---------- Data for the task

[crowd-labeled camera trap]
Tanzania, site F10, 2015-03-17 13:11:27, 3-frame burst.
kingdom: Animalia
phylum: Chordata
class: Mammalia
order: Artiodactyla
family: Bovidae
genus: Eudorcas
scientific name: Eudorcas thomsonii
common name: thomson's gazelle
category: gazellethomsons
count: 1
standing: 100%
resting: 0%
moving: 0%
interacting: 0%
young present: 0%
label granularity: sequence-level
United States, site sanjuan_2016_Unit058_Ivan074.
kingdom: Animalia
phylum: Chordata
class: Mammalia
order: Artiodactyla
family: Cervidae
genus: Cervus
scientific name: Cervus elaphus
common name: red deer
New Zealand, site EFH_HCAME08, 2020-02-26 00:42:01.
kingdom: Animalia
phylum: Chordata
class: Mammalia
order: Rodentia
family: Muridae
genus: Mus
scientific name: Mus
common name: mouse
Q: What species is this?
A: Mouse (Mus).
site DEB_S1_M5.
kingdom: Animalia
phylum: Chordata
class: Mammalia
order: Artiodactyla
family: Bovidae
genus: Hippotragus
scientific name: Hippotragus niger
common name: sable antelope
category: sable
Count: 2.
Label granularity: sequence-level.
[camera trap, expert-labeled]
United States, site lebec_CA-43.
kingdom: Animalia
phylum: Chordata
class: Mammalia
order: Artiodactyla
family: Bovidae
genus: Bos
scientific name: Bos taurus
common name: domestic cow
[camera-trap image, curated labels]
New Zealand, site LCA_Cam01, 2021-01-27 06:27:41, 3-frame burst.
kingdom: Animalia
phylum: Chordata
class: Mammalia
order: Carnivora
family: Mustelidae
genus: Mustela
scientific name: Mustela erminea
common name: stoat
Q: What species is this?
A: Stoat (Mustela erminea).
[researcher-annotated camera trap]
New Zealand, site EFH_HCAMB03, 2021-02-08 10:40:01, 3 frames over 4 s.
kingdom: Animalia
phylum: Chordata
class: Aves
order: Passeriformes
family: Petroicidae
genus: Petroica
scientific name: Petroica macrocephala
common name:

--------------------

## [What you are asked to do]
What you return must match the listing exactly, line for line.

## [Written reply]
[crowd-labeled camera trap]
Tanzania, site F10, 2015-03-17 13:11:27, 3-frame burst.
kingdom: Animalia
phylum: Chordata
class: Mammalia
order: Artiodactyla
family: Bovidae
genus: Eudorcas
scientific name: Eudorcas thomsonii
common name: thomson's gazelle
category: gazellethomsons
count: 1
standing: 100%
resting: 0%
moving: 0%
interacting: 0%
young present: 0%
label granularity: sequence-level
United States, site sanjuan_2016_Unit058_Ivan074.
kingdom: Animalia
phylum: Chordata
class: Mammalia
order: Artiodactyla
family: Cervidae
genus: Cervus
scientific name: Cervus elaphus
common name: red deer
New Zealand, site EFH_HCAME08, 2020-02-26 00:42:01.
kingdom: Animalia
phylum: Chordata
class: Mammalia
order: Rodentia
family: Muridae
genus: Mus
scientific name: Mus
common name: mouse
Q: What species is this?
A: Mouse (Mus).
site DEB_S1_M5.
kingdom: Animalia
phylum: Chordata
class: Mammalia
order: Artiodactyla
family: Bovidae
genus: Hippotragus
scientific name: Hippotragus niger
common name: sable antelope
category: sable
Count: 2.
Label granularity: sequence-level.
[camera trap, expert-labeled]
United States, site lebec_CA-43.
kingdom: Animalia
phylum: Chordata
class: Mammalia
order: Artiodactyla
family: Bovidae
genus: Bos
scientific name: Bos taurus
common name: domestic cow
[camera-trap image, curated labels]
New Zealand, site LCA_Cam01, 2021-01-27 06:27:41, 3-frame burst.
kingdom: Animalia
phylum: Chordata
class: Mammalia
order: Carnivora
family: Mustelidae
genus: Mustela
scientific name: Mustela erminea
common name: stoat
Q: What species is this?
A: Stoat (Mustela erminea).
[researcher-annotated camera trap]
New Zealand, site EFH_HCAMB03, 2021-02-08 10:40:01, 3 frames over 4 s.
kingdom: Animalia
phylum: Chordata
class: Aves
order: Passeriformes
family: Petroicidae
genus: Petroica
scientific name: Petroica macrocephala
common name:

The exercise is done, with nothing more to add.